As you place ships, cross them off the manifest. The remaining ships constrain where further placements are possible — if only a 2-cell Phalanx is left, any unknown run shorter than 2 or longer than 2 cannot be that ship. Use what's left to eliminate impossible positions.

Mark scanned sectors confidently

Marking scanned sectors is as important as marking ships. Every scanned sector cell you confirm reduces unknowns and tightens the remaining constraints. Do not leave cells unresolved — use scanned sector marks aggressively when a cell is clearly forced.

Common Mistakes

Forgetting the diagonal no-touch rule

Most beginners remember that ships cannot be side-by-side, but forget the diagonal restriction. Two ships placed diagonally adjacent violate the rules just as much as two ships sharing a side. Check all eight neighbors of every ship cell.
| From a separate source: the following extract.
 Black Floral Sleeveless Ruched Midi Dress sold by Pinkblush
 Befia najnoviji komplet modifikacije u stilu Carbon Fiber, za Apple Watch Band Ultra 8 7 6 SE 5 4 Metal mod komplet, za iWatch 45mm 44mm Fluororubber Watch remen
Placing ships without checking both constraints

Before placing a ship segment, verify that both its row and column still have budget for it. A cell that satisfies the row count might already be maxed out by column constraints — and vice versa.

Ignoring near-complete rows

A row with only one unknown cell is almost always resolved immediately from the count constraint. Scan for these after every placement — they are often the quickest source of free deductions.

If You Enjoy Similar Games

If you have played Bimaru or Battleship Solitaire, the row-and-column counting logic in Galactic Cruisers will feel natural straight away. The fleet placement and no-touch rules follow the same grid-deduction structure those games use. Galactic Cruisers wraps the classic puzzle format in a deep-space setting, with a fleet of cruisers and fighters replacing the traditional naval ships.